PROBLEMI -
1. Secondo la recensione del film di Cronenberg, con quale pellicola è arrivata la tanto discussa svolta del regista?
2. Riporta senza alcuna modifica il tratto della recensione che va da "Piccola curiosità: nessuno" fino a "non fa percepire.".

----- TESTO FORNITO

Piccola curiosità: nessuno degli interpreti, principali e secondari, è russo o d'origine russa. Una successiva visione della pellicola in lingua originale renderà giustizia al lavoro molto fine eseguito dagli attori coinvolti nei confronti del linguaggio, uno slang anglo- russo; peculiaretà che la piattezza del doppiaggio italiano non fa percepire.

Si è parlato molto della svolta di David Cronenberg regista con "A History of Violence". Molti si sono scandalizzati del fatto che il cineasta canadese si sia venduto agli studios per poter essere più accessibile verso il grande pubblico e non essere più un autore di nicchia (una nicchia comunque decisamente ampia qualitativamente e quantitativamente), di aver lasciato alle sue spalle lo sperimentalismo delle prime pellicole. Niente di tutto questo: già con "A History of Violence", ora con "Eastern Promises", l'autore canadese costruisce una pellicola compatta e rigorosa, perfettamente coerente con le tematiche dei suoi film precedenti: lo studio del corpo come ricerca dell'essenza dell'animo umano, senza tradire se stesso. Tale continuità è sancita anche dalla scelta del cast tecnico, che condivide il lavoro di Cronenberg fin dalle sue prime pellicole.

----------
----- ESTRATTO DEL DATASET

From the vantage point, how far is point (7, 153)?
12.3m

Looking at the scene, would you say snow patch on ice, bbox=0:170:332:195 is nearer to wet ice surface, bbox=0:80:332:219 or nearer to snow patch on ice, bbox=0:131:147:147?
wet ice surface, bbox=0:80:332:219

----------

SOLUZIONI DEGLI ESERCIZI -
1. Con "A History of Violence".

2.
Piccola curiosità: nessuno degli interpreti, principali e secondari, è russo o d'origine russa. Una successiva visione della pellicola in lingua originale renderà giustizia al lavoro molto fine eseguito dagli attori coinvolti nei confronti del linguaggio, uno slang anglo- russo; peculiaretà che la piattezza del doppiaggio italiano non fa percepire.